After looking at the code thoroughly, I think this warning is just another symptom, but not the cause of the troubles we see.

JanZerebecki added a comment.EditedAug 8 2015, 3:04 AM
[wikidatawiki]> select change_id, change_object_id, change_revision_id from wb_changes where LENGTH(change_info) > 65500 ;
+-----------+------------------+--------------------+
| change_id | change_object_id | change_revision_id |
+-----------+------------------+--------------------+
| 236998945 | q18041912        |          238873453 |
| 236999268 | q18053093        |          238873799 |
| 237059314 | q18041912        |          238934794 |
| 237059627 | q18053093        |          238935101 |
| 237356029 | q18046547        |          239234465 |
| 237364868 | q18040739        |          239243336 |
| 237367810 | q18031289        |          239246278 |
| 237368198 | q18025144        |          239246669 |
| 237369087 | q18031463        |          239247560 |
| 237369294 | q18036434        |          239247768 |                                                                                                                                                                                                                          
| 237369539 | q18040217        |          239248014 |                                                                                                                                                                                                                          
| 237373627 | q18025214        |          239252120 |                                                                                                                                                                                                                          
+-----------+------------------+--------------------+                                                                                                                                                                                                                          
12 rows in set (5.96 sec)
hoo lowered the priority of this task from Unbreak Now! to High.Aug 8 2015, 10:46 AM

We hit these problems again, although the workaround for this bug is in place.

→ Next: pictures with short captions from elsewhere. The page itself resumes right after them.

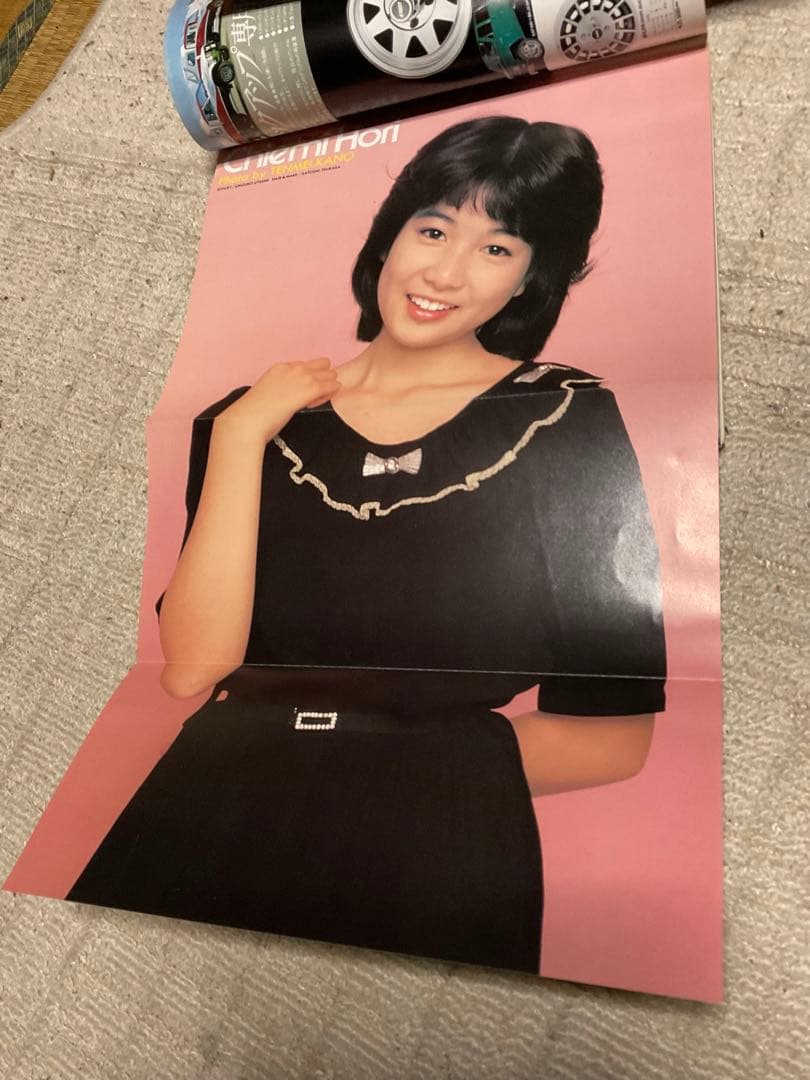 1982年／DELUXE・プレイボーイ・表紙／三原順子・撮・嘉納典明。【美品】。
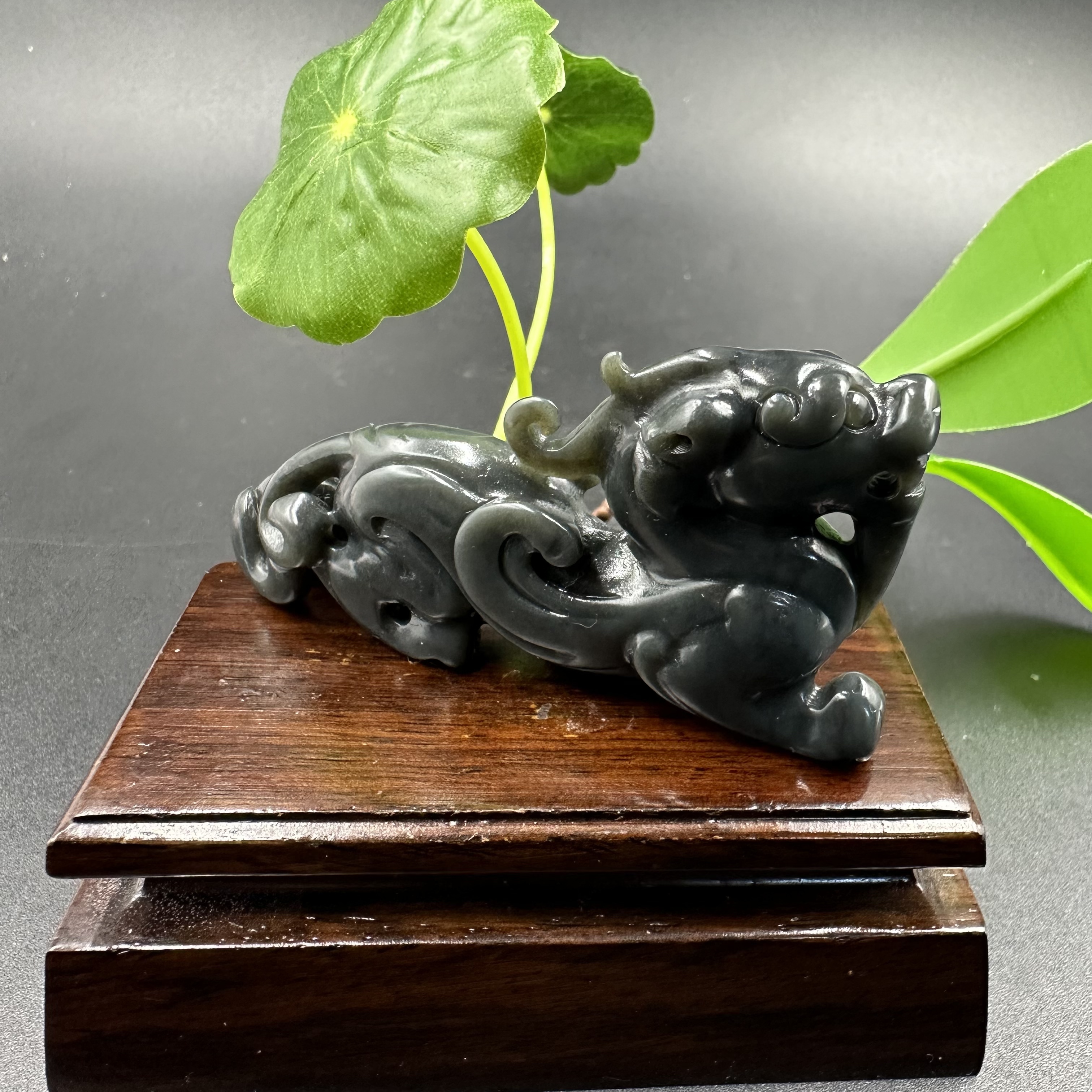 A0277 和田玉手把件 WXG20202002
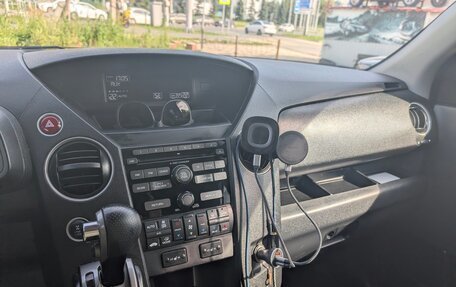 Honda Pilot III рестайлинг, 2013 год, 2 075 000 рублей, 21 фотография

Jonas renamed this task from "Warning: array_key_exists() expects parameter 2 to be array, null given" in the change dispatcher to [Bug] "Warning: array_key_exists() expects parameter 2 to be array, null given" in the change dispatcher.Aug 13 2015, 1:57 PM

proposed fix:

  • If the diff is too large, remove it from the info blob.
  • When no stored diff is found, re-calculate it on the fly, based on revision ids.

Are you suggesting that instead of increasing the column?

I'm not sure how this is related, but https://gerrit.wikimedia.org/r/#/c/232263/ (accidentally linked to T108246: [Task] Enlarge wb_changes.change_info) is already merged and should fix this.

JanZerebecki closed this task as Resolved.Aug 21 2015, 3:45 PM
JanZerebecki claimed this task.
JanZerebecki moved this task from Doing to Done on the Wikidata-Sprint-2015-08-18 board.